Dan yang ketiga, tugas seorang muslim di dunia digital adalah berdakwah. Ini lah pemanfaatan
yang luar biasa dari teknologi dan ini membantu Islam secara umum. Pada dasarnya, sosial media
sangat menarik bagi generasi muda ini dan menjadi wadah yang sangat bagus untuk menyebarkan
informasi secara cepat ke siapa pun dan dimana pun. Dan kekuatan sosial media ini juga menjadi
jembatan antara ustaz atau ahli agama kepada jamaahnya, karena secara tidak langsung sosial
media menghubungkan langsung kedua pihak ini dan penyampaian materi Agama Islam pun lebih
masif.

Jangan lupa dengan mengikuti informasi-informasi kajian dan ilmu seputar Islam di dunia maya.
Banyak informasi yang dibagikan di internet mengenai informasi kajian ini termasuk jadwal,
pembicara dan tempat dilaksanakannya. Dengan begini, maka seorang muslim dapat terus menjaga
kualitasnya sebagai Islam sejati dan bermanfaat untuk diri sendiri dan orang lain.

Terkadang, memanfaatkan teknologi tidak hanya dibutuhkan penggunaan yang bijak, tetapi kita
harus menjadi muslim yang cerdas dalam mengakses informasi yang luas di internet. Ini dikaitkan
dengan kondisi Indonesia belakangan marak munculnya situs palsu atau sumber yang tidak dapat
dipercaya sebagai sumber Ilmu Islam. Orang-orang yang tidak bertanggung jawab berusaha
memecahbelah umat di Indonesia dengan membuat situs palsu yang mengatasnamakan Islam.
Bahayanya, jika hal ini tidak diperhatikan oleh muslim dan mereka mengakses informasi yang
salah maka hal ini dapat menghancurkan fondasi konsep keislaman. Akibatnya, mereka akan
memperdebatkan hal-hal yang seharusnya tidak diperdebatkan mengenai konsep Islam itu sendiri.

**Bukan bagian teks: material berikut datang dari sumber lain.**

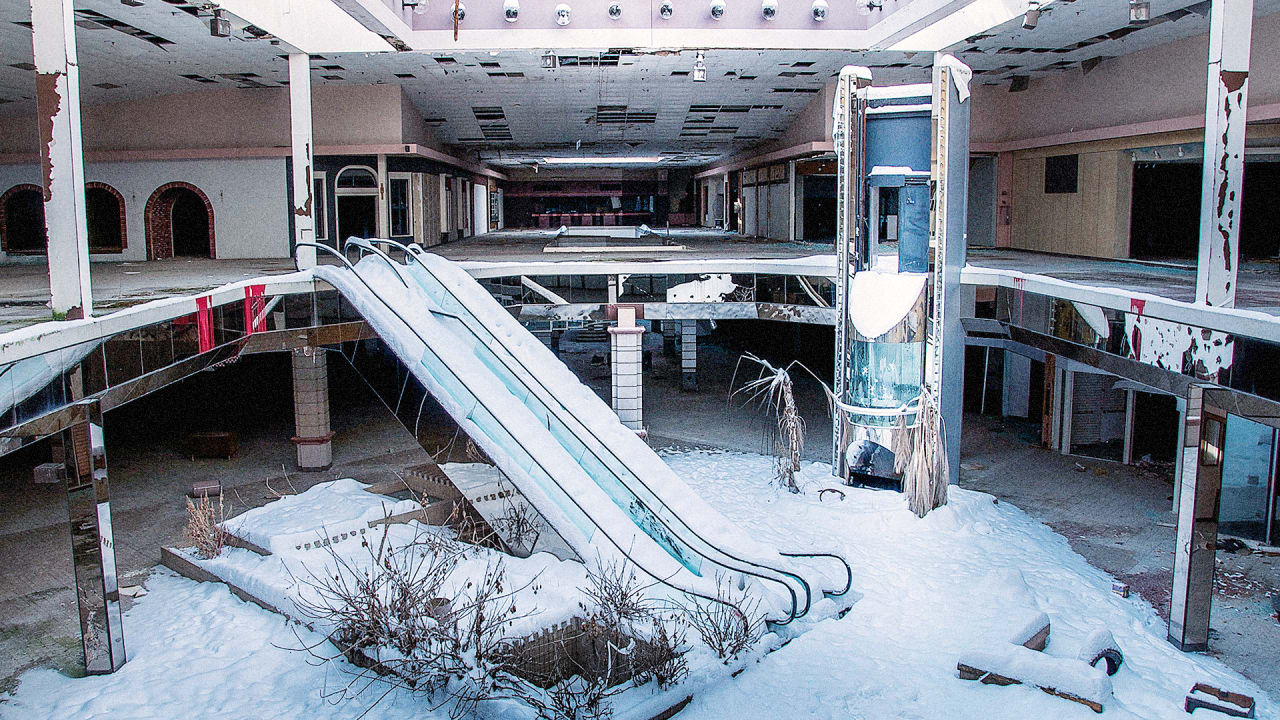 Surreal Photos Of Abandoned, Snow-Filled Malls Show The Death Of An Era In America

Hal terakhir yang perlu diperhatikan adalah generasi muda muslim di Indonesia harus bersatu dan
tidak gampang dipengaruhi oleh pihak yang menginginkan kehancuran Islam. Ini berkaca dari
banyaknya kasus-kasus di negara Timur Tengah yang notabene adalah negara Islam. Mereka
berhasil di adu domba oleh pihak Barat dan menyebabkan mereka memperdebatkan hal yang tidak
penting dan memusuhi sesamanya. Padahal, dulunya mereka ini sangat kuat dan susah untuk
dipengaruhi oleh pihak mana pun karena mereka sangat berpegang teguh pada nilai-nilai
keislaman.

Setelah negara Barat berhasil mempengaruhi mereka, bukan tidak mungkin mereka sedang
mengintervensi Indonesia, negara dengan populasi Muslim terbanyak di dunia. Mereka pun akan
menargetkan pemuda muslim Indonesia terlebih dahulu dengan teknologi yang melalaikan, karena
mereka percaya bahwa kekuatan suatu negara ditentukan oleh generasi mudanya.
Sekarang, negara yang sedang bangkit menghapuskan sekularisme adalah Turki. Di bawah
pimpinan Recep Tayib Erdogan, Turki mulai menghapuskan peraturan yang bertentangan dengan
Syariah Islam yang telah diterapkan selama bertahun-tahun. Erdogan percaya bahwa kekuatan
Turki berada di tangan umat, dan ia percaya dengan kekuatan itu dia bisa menghentikan rencana
negara-negara Barat beserta sekutunya untuk menghancurkan Islam.

Demikianlah penjelasan mengenai perjalanan kekhilafahan di muka bumi dan siapa saja yang
terlibat di dalamnya. Sejarah Islam tidak akan pernah hilang. Cukuplah sejarah kelam kekhilafahan
di muka bumi menjadi pelajaran yang tidak akan terulang lagi. Waktunya generasi muslim
Millennials aktif dalam merubah dunia dan membawa Islam kepada zaman kejayaan dan maju
seperti zaman Abbasiyah. ISLAM INDONESIA DAN GENERASI MILLENNIALS.